__Source excerpt__.
^^^^^^^^^^^^^^^^

EXAMPLES OF AND CONDITIONS FOR MAJOR POLICY REFORM

New Zealand.
After a brief period of heavy subsidisation of agriculture in the 1970s, New Zealand began the virtual elimination of all farm subsidies in 1984, as part of a general and far-reaching economic reform package (see, e.g. Johnson, New Zealand's Agricultural Reforms and their International Implications, undated). This farm policy reform is frequently cited as the major example of a developed country being able to remove its farm support system, in spite of the apparently overwhelming preservationist forces so evident elsewhere in the developed world (with the exception of Australia). See, also, refs.

How did this happen?  The Right Hon. Simon Upton (ex. Minister in the NZ government, and renowned international environmentalist, chair of OECD Round Table on Sustainable Development) offered the following summary at a recent OECD workshop on Environmentally Harmful Subsidies (Nov. 2003).

^^^^^^^^^^^^^^^^

__To do__.
(1) Rescale only the rows beginning at the line that contains "As viewed here, how" and stopping after the line that contains "9744 millimetres". Reproduce every line, requests included, with each coordinate, distance, and depth figure in the answers multiplied by 0.5 and rounded to its original number of decimals, halves rounded up.
(2) Continue the passage on New Zealand's farm subsidy reform from the point at which it stops.
The rows that follow have no connection to the passage on New Zealand's farm subsidy reform.

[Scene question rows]

^^^^^^^^^^^^^^^^

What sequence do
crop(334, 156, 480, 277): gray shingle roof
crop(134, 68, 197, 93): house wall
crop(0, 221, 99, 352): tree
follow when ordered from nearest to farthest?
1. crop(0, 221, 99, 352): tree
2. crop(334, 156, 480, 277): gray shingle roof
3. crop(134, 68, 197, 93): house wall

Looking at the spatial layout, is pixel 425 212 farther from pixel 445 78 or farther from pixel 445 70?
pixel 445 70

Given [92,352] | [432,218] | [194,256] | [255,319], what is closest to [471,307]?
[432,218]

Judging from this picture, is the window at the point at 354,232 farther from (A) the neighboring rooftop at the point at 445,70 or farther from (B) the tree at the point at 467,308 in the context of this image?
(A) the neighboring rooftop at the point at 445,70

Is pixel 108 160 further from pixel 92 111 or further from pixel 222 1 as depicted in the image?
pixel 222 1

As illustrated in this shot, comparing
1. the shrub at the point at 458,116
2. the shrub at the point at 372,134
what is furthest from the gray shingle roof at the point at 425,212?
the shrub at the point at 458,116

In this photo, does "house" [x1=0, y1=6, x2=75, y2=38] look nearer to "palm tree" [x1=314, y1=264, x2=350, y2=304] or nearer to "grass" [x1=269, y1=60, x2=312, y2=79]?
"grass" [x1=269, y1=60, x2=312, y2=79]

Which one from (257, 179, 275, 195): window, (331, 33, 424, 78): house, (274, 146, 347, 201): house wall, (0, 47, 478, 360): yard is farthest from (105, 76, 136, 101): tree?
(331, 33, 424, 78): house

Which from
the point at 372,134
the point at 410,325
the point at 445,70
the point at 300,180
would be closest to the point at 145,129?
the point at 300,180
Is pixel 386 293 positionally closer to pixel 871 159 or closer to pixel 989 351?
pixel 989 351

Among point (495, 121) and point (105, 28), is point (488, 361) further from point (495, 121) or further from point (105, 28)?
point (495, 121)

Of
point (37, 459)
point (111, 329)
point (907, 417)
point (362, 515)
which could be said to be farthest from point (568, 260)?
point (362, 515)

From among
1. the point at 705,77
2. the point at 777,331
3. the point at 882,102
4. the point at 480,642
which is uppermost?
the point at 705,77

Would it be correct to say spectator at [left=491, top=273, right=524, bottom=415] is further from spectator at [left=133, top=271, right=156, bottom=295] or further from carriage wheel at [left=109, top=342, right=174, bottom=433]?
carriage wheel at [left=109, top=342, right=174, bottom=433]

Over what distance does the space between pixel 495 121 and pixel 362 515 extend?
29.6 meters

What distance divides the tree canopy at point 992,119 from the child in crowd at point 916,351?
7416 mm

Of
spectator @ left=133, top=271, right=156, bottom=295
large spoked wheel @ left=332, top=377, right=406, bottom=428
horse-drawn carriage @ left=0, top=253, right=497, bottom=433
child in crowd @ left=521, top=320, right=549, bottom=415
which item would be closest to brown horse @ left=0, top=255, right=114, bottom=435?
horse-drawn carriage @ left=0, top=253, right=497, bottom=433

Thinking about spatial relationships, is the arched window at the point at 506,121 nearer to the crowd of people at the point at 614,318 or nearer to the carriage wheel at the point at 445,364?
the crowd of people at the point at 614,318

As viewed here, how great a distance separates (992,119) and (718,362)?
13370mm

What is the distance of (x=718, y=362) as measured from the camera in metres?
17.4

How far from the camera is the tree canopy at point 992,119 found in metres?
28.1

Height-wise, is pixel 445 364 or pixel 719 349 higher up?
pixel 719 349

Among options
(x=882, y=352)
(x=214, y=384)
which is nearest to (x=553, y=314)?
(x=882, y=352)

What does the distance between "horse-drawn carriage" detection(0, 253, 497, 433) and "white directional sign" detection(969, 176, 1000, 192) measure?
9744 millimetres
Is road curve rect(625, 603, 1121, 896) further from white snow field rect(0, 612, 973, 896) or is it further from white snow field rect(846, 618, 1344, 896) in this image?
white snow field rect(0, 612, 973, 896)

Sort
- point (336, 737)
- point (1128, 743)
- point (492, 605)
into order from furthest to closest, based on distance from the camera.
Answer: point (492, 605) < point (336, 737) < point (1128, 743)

^^^^^^^^^^^^^^^^

__Answers__.
(1)
As viewed here, how great a distance separates (992,119) and (718,362)?
6685mm

What is the distance of (x=718, y=362) as measured from the camera in metres?
8.7

How far from the camera is the tree canopy at point 992,119 found in metres?
14.1

Height-wise, is pixel 445 364 or pixel 719 349 higher up?
pixel 360 175

Among options
(x=882, y=352)
(x=214, y=384)
which is nearest to (x=553, y=314)?
(x=441, y=176)

What does the distance between "horse-drawn carriage" detection(0, 253, 497, 433) and "white directional sign" detection(969, 176, 1000, 192) measure?
4872 millimetres

(2)
Upton suggested that there were seven key lessons from the NZ experience (though not, then, in this order);
  1. Changed Social Perceptions: Subsidies had become an embarassment, both logically and rhetorically indefensible. In short, New Zealand could no longer afford them.  It had become generally recognised that the system had to be changed, even by the opposition parties.  Opposition to reform had evolved from outright rejection to determination of how to do it, rather than why it should be done.  The debate had changed from defence of vested interests and the preservation of myths and mantras to challenges to the logic of support and assistance policies.  "Farming as the backbone of the economy and society" no longer seen as necessarily requiring subsidised support - if it really is the backbone, why on earth does it need support?  If it needs support, what sort of future does it have as a backbone?
  2. Political willingness to oppose vested interests:  Reform was not led by the vested interests and their staff or supporters.  NZ reforms were instituted by a left-wing, reformist and predominantly urban party (of which Upton was not a member). The reformers did not owe the recipients of the policy support rents anything, and could afford to do without their votes, and challenge their presumptions and assertions, building on and re-inforcing the changing nature of the debate reflecting the changed social perceptions.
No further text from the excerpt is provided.